A rod of length $l$ slides on two mutually perpendicular axes. At the ends of the rod, two lines making angles $60^\circ$ and $30^\circ$ with the rod are drawn then prove that the locus of point of intersection of the lines is independent of the length of the rod. Also, find the position of maximum distance of the locus from the origin.
Assuming that the rod is sliding on x-axis and y-axis. When it is on x-axis, if one end is at origin O, the other end is at A and one line making $60^\circ$ with the rod at O and other line making $30^\circ$ at A then that means the point of intersection is on the line passing through origin and making $60^\circ$ with x-axis. Thus, locus is $y=\sqrt3x$.
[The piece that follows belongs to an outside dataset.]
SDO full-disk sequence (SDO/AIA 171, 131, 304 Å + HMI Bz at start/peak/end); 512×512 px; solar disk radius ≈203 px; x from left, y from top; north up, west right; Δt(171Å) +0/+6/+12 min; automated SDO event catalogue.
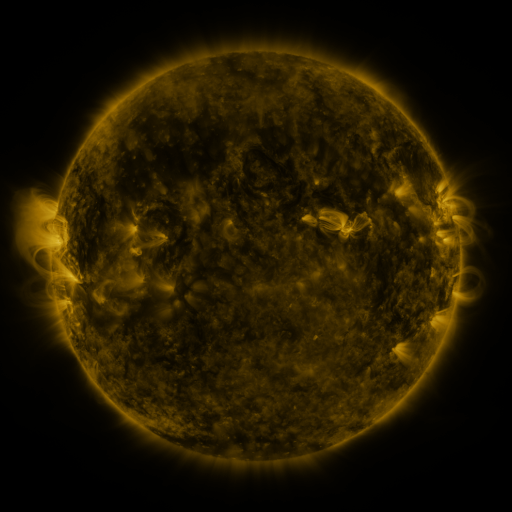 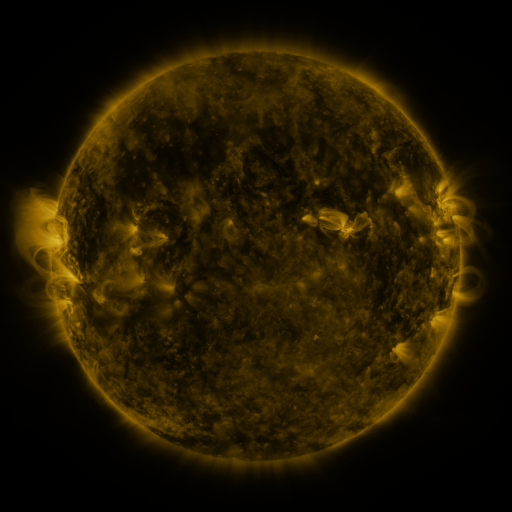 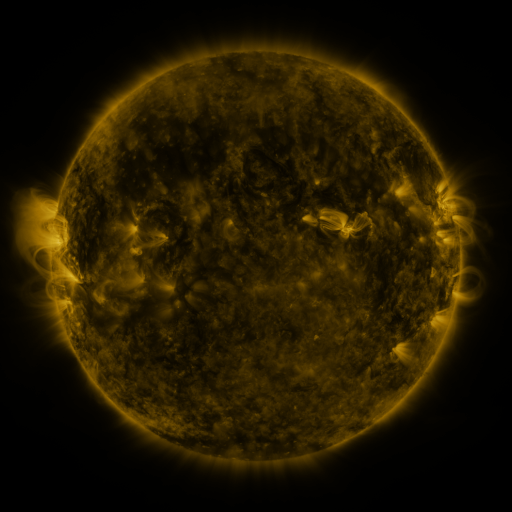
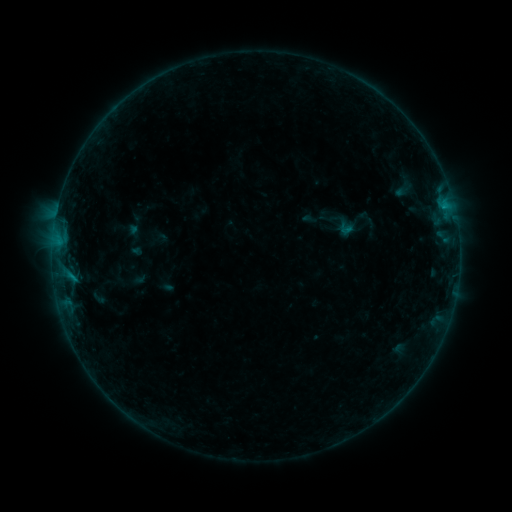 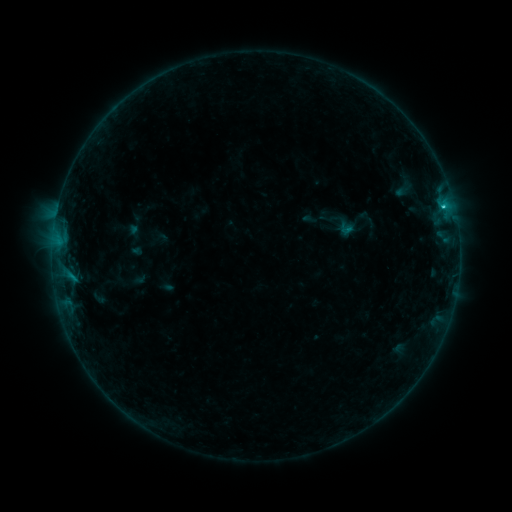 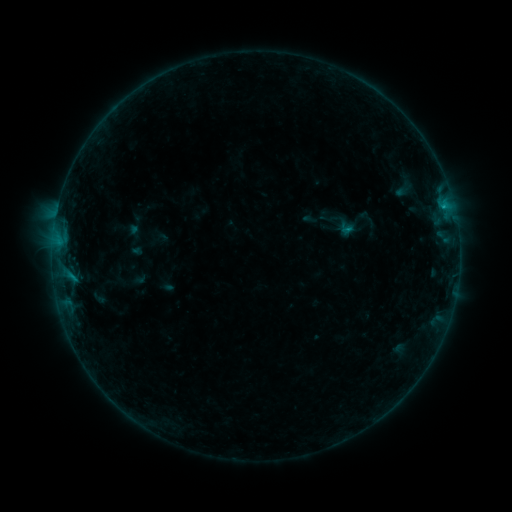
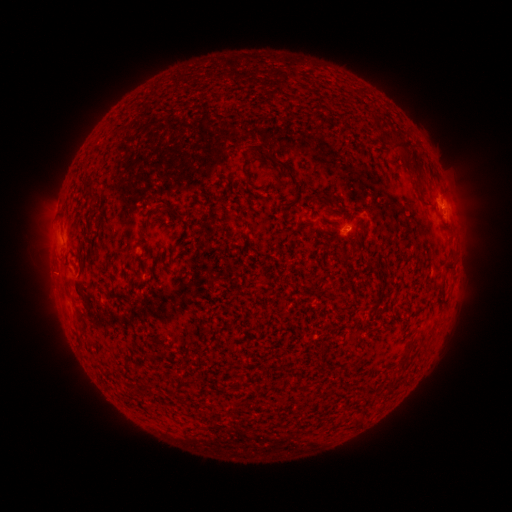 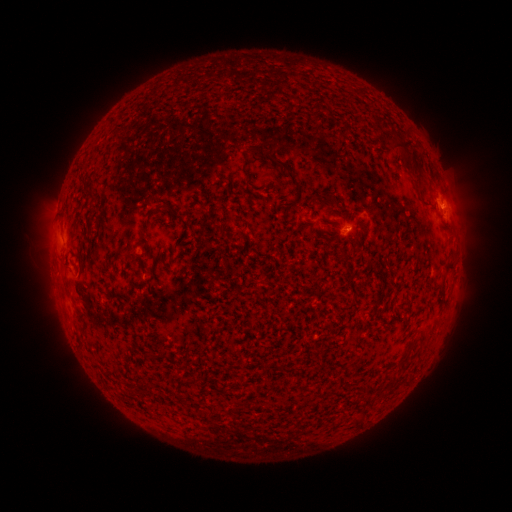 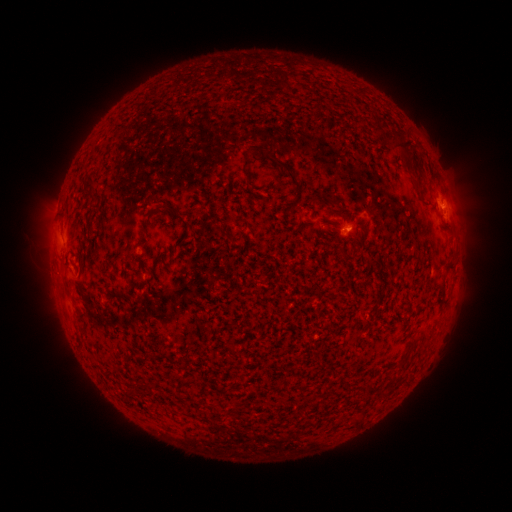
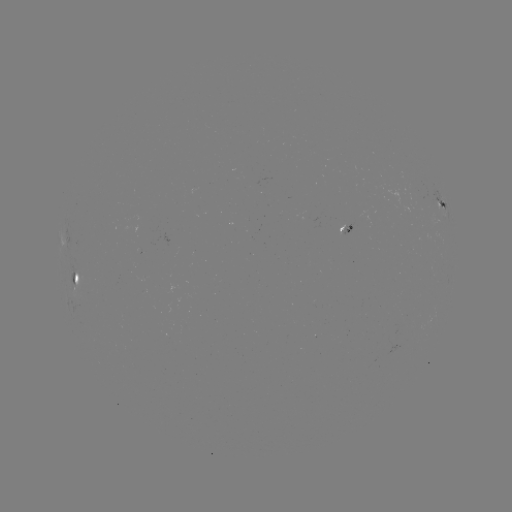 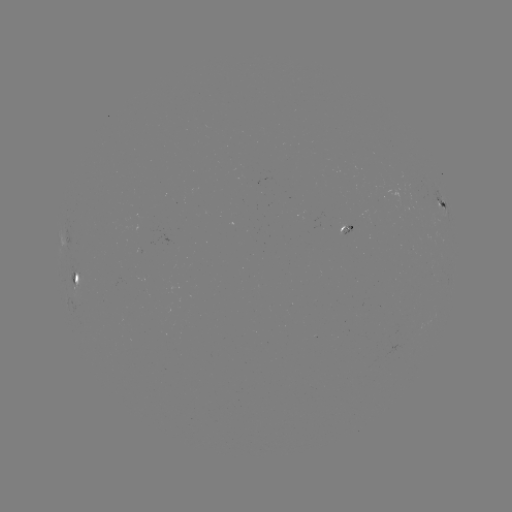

Similarly, if line through O is making $30^\circ$ with the rod and the one through A is making $60^\circ$ with the rod then locus will be $y=\frac1{\sqrt3}x$
How to find the position of maximum distance of the locus from the origin?
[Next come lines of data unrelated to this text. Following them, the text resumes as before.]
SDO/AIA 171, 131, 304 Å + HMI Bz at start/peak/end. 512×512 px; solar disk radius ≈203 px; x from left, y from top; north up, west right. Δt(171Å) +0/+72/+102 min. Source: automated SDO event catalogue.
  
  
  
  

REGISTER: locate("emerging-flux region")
In the solution given, they have said angle BAO=$60^\circ$ (B is the end point of the rod when it is moving on y-axis)
And angle OBA=$30^\circ$ or OP=BA=$l$.
I do not understand this.
A similar question exists on this website. But there, the rod is sliding between two axes. In my question, it's on the two axes. Also, in my question, the locus is independent of the length of the rod. But in the linked question, locus is dependent on the length of the rod.